Merkezi Cezaevi’nde en azla uyuşturucu suçluları var…
Bunların bazıları tam bağımlı ve kendilerine tedavi amaçlı sakinleştirici hap veriliyor!
Bağımlılık yapmasın diye de yine hekimler tarafından kesiliyor…
Kesilince de kızılca kıyamet kopuyor!
Bağımlı tutuklular zıvanadan çıkıyor…
Kendilerini öldürmeye teşebbüs edenler bile var!
Sonra aileler devreye giriyor ve kargaşa yaşanıyor…

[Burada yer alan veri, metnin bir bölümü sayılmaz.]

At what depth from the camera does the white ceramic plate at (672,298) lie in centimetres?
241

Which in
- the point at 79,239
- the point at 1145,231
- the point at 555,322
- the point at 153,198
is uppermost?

Ciddi bir olay yaşanmadan muhakkak mercek altına alınmalı!
Arka kapıdan istihdamlar!
Elektrik faturaları eline ulaşan hemen herkesin gözleri fal taşı gibi açılıyor…
Karar kış da fena bastırınca hemen herkesin faturası en az ikiye katlandı!
Ama bu arada da Kıb-Tek’e de istihdamlar hız kesmedi…
Münhal yok!
Sınav yok mülakat yok…
Sadece parti rozeti var!
İşin garibi, yönetimde birbirini yiyen hükümet ortakları istihdamlarda öyle bir uyum içindeler ki anlamak çok güç…
Büyük soygun…
Sosyal medyada bir süredir paylaşılıyor…
Hele de okkalı zamlardan sonra!
Sadece 4 TL’lik bir elektrik sarfiyatı yapıyorsunuz…
Gelen fatura 60.78 TL!
Zira bunun maktu ücreti var, KDV’si var, aydınlatması var, var oğlu var…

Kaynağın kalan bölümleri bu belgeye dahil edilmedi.